Tim Hudson, Mark Buehrle, Torii Hunter, Dan Haren, Barry Zito, Aramis Ramirez
Clemens, Bonds, Schilling, Halladay
Most Likely To Be Elected
Bonds, Clemens, Schilling
The first year that I'll have a ballot will be a weak one for newcomers, as no one is anywhere close to the JAWS standard at his position or has a notable milestone that will fuel his candidacy. Hudson won 222 games and finished with a 120 ERA+, but he ranks just 81st in JAWS, far below every other starter up for discussion in this exercise except Pettitte.
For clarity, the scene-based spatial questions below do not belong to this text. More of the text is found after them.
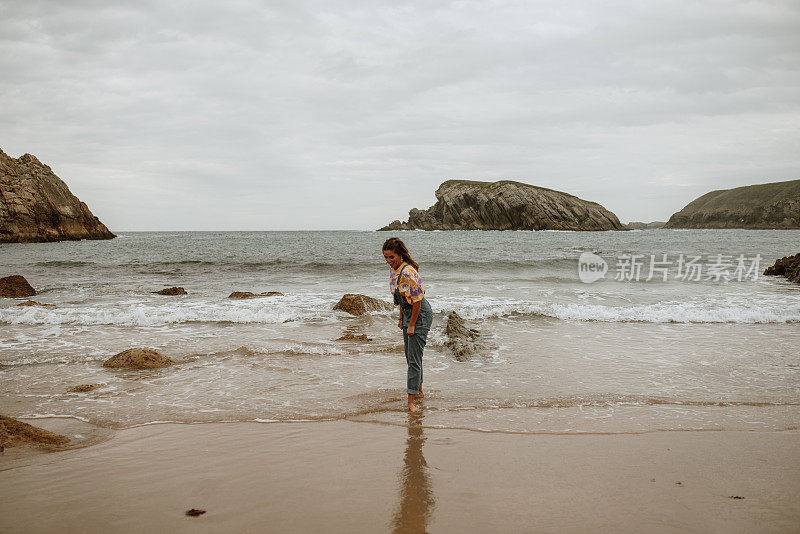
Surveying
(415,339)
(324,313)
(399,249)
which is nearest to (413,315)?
(415,339)

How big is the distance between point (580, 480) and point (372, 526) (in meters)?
1.69

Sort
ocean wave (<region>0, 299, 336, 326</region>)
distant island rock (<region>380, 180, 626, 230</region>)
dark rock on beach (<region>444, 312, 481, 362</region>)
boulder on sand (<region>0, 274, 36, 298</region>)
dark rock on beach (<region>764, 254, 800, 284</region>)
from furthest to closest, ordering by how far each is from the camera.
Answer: distant island rock (<region>380, 180, 626, 230</region>), dark rock on beach (<region>764, 254, 800, 284</region>), boulder on sand (<region>0, 274, 36, 298</region>), ocean wave (<region>0, 299, 336, 326</region>), dark rock on beach (<region>444, 312, 481, 362</region>)

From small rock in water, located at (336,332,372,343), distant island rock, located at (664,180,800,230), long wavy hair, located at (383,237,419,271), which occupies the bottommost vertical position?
small rock in water, located at (336,332,372,343)

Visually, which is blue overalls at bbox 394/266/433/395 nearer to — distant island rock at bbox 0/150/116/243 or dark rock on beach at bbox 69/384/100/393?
dark rock on beach at bbox 69/384/100/393

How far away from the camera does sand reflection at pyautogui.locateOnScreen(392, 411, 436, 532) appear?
2941mm

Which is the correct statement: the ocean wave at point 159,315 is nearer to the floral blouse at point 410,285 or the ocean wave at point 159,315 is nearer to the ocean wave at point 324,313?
the ocean wave at point 324,313

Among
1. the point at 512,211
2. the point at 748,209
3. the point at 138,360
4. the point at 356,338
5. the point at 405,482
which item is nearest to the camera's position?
the point at 405,482

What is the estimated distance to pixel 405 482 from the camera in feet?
11.7

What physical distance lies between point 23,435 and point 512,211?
122m

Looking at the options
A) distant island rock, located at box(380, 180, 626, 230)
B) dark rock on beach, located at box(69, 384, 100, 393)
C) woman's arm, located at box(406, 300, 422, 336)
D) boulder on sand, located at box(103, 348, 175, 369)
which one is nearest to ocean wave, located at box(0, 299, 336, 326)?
boulder on sand, located at box(103, 348, 175, 369)

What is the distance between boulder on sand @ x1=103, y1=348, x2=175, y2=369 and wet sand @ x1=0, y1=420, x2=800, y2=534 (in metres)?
2.66

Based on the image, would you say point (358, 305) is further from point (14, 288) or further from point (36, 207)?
point (36, 207)

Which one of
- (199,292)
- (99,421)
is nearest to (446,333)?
(99,421)

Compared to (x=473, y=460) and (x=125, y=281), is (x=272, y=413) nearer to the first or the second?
(x=473, y=460)
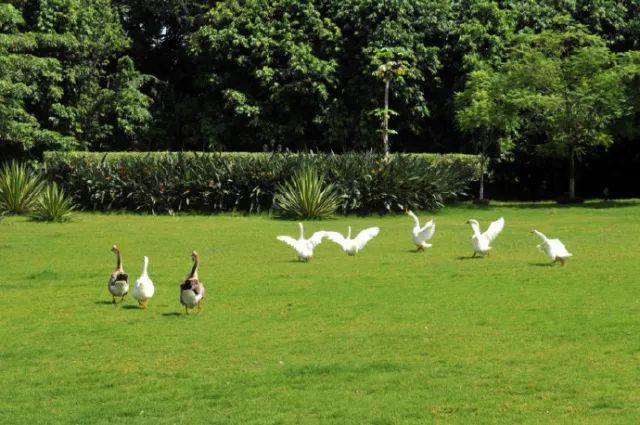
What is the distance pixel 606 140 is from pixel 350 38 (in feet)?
39.8

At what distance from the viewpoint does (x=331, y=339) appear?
11.8 metres

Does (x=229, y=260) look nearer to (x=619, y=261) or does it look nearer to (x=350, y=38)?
(x=619, y=261)

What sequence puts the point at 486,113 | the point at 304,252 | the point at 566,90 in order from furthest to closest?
the point at 486,113, the point at 566,90, the point at 304,252

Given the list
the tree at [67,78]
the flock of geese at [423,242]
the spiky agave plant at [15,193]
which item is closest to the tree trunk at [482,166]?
the tree at [67,78]

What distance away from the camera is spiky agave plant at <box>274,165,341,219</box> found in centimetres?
2922

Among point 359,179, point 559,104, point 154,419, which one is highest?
point 559,104

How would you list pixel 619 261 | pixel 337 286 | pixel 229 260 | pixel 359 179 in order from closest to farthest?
pixel 337 286 → pixel 619 261 → pixel 229 260 → pixel 359 179

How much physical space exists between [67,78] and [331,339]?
3170cm

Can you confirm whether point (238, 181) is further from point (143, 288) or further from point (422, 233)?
point (143, 288)

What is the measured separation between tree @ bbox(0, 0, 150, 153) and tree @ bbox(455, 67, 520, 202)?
12.7m

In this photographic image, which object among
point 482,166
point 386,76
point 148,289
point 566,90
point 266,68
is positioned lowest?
point 148,289

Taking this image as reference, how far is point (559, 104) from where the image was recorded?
3503 centimetres

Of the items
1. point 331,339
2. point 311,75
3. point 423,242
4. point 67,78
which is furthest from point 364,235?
point 67,78

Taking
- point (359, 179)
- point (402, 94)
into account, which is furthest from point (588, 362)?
point (402, 94)
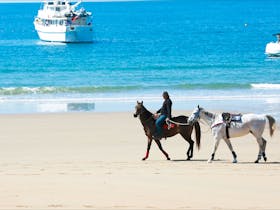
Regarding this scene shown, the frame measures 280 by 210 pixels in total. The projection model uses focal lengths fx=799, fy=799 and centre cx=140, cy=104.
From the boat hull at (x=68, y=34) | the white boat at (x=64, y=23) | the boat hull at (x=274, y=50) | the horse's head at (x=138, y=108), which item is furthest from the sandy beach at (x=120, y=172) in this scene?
the boat hull at (x=68, y=34)

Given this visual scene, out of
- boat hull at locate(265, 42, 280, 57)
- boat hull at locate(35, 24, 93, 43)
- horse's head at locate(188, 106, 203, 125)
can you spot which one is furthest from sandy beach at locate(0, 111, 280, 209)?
boat hull at locate(35, 24, 93, 43)

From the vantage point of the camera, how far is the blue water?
33000 millimetres

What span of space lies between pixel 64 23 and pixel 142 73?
28675 mm

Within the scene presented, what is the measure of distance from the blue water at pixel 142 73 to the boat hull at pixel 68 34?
1.10 meters

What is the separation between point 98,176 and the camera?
1552 centimetres

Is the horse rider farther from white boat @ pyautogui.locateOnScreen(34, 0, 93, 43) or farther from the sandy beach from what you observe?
white boat @ pyautogui.locateOnScreen(34, 0, 93, 43)

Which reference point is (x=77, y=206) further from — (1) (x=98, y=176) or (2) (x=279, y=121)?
(2) (x=279, y=121)

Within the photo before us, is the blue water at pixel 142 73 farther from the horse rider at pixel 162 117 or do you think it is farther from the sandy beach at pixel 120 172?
the horse rider at pixel 162 117

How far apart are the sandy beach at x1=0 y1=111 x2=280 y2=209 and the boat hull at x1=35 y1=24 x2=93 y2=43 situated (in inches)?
2021

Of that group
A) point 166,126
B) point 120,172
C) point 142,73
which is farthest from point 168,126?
point 142,73

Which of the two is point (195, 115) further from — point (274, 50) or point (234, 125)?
point (274, 50)

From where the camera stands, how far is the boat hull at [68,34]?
249 feet

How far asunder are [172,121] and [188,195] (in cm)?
508

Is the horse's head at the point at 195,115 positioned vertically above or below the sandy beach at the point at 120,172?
above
Buehrle, with his 214 wins and 116 ERA+, ranks 89th, one notch below Pettitte, and Haren and Zito are more than 100 spots below that (though if Schilling's Twitter feed can hinder his candidacy, maybe Haren's can help his). Hunter has 2,452 hits, 353 homers and nine Gold Gloves, but he's 32nd among centerfielders in JAWS, nowhere near as good as the Lofton/Jones/Edmonds cluster. Ramirez had some thump (386 homers and a .492 slugging percentage), but his dreadful defense (-85 runs) leaves him just 58th in JAWS among third basemen.
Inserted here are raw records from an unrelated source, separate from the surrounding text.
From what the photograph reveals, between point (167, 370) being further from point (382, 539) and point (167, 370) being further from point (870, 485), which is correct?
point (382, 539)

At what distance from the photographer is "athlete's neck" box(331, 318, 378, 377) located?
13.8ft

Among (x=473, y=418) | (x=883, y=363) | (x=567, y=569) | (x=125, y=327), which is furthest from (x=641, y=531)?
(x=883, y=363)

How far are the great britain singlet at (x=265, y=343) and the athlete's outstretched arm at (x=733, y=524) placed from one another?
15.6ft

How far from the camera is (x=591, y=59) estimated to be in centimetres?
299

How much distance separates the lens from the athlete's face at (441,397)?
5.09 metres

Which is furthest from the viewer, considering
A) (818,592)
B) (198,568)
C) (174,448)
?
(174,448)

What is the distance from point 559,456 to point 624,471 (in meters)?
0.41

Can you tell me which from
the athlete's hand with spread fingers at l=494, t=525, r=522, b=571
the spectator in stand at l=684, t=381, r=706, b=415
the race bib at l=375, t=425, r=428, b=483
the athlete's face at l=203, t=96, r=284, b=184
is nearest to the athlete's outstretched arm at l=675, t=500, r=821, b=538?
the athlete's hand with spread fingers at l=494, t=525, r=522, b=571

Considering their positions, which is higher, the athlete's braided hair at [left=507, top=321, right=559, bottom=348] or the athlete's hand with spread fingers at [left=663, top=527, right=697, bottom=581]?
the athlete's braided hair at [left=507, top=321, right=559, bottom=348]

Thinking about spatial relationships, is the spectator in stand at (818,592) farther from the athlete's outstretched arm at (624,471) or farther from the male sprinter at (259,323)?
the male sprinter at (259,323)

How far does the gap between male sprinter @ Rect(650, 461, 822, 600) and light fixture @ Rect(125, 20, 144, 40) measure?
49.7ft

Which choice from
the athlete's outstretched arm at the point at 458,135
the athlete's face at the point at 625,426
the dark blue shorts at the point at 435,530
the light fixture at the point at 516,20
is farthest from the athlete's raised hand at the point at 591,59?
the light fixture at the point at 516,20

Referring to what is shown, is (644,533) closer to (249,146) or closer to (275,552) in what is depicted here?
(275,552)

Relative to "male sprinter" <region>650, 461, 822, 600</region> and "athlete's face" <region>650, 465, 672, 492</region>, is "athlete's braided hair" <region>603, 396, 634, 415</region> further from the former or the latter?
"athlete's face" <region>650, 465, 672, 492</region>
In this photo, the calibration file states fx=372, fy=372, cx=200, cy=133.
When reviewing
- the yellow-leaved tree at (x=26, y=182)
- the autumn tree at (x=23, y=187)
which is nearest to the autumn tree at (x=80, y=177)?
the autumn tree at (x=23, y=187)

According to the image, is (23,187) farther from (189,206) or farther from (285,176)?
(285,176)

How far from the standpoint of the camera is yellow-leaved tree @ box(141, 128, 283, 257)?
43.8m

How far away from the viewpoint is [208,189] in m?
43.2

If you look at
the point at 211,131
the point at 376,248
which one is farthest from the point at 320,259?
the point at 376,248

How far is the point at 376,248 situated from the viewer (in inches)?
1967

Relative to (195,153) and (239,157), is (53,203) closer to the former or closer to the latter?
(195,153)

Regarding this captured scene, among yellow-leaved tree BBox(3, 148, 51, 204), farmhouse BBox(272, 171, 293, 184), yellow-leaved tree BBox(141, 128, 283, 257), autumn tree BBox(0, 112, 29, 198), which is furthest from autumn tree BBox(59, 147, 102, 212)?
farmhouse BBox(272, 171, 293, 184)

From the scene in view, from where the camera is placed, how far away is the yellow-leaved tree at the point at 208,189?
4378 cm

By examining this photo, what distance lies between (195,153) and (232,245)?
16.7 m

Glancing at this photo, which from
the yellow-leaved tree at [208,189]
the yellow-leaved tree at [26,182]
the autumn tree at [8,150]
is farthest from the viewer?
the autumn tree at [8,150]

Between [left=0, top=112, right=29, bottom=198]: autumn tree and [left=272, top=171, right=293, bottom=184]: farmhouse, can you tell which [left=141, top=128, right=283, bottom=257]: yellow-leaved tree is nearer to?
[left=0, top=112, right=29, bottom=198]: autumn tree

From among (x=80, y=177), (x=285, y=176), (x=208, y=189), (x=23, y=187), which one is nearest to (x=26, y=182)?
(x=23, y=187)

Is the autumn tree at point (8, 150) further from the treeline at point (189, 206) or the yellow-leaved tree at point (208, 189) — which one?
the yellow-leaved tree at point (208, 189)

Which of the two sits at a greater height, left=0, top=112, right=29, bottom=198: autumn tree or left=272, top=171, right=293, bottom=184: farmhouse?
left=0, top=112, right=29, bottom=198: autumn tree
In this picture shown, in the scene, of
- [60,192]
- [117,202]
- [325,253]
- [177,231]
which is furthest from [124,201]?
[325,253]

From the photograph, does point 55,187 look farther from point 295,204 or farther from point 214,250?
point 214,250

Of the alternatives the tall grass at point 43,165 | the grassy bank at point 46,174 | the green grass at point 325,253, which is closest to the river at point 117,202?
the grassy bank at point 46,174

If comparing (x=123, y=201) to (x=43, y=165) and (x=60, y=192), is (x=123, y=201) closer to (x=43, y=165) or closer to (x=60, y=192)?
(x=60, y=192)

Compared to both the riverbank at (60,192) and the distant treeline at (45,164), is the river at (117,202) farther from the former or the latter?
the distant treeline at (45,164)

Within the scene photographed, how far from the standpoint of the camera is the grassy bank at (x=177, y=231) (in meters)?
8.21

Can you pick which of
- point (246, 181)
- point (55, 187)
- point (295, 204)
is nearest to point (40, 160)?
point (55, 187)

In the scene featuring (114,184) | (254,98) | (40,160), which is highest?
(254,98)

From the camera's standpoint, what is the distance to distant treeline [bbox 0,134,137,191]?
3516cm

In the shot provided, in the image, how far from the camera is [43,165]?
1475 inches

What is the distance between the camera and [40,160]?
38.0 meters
All of that suggests that 2021 will be a year for holdovers to step forward, and it's here that I see Bonds and Clemens finally amassing enough support. Thirteen of the 15 new voters this year included both on their ballots (up from five out of 10 the year before), and after the pair gained roughly 17 percentage points over the last two cycles, it's clear that they're on their way. Assuming 442 ballots (as there were this year, just two more than in 2016), Bonds needs a net increase of 94 votes over his final five cycles—around 19 per year—and Clemens needs 93. Not only is that doable, but it also appears inevitable, particularly as the traffic thins out and the electorate turns over. This would appear to be a good spot for Schilling, also in the ninth year of his candidacy, to finish the job, and I'd bet Halladay moves within striking distance of election.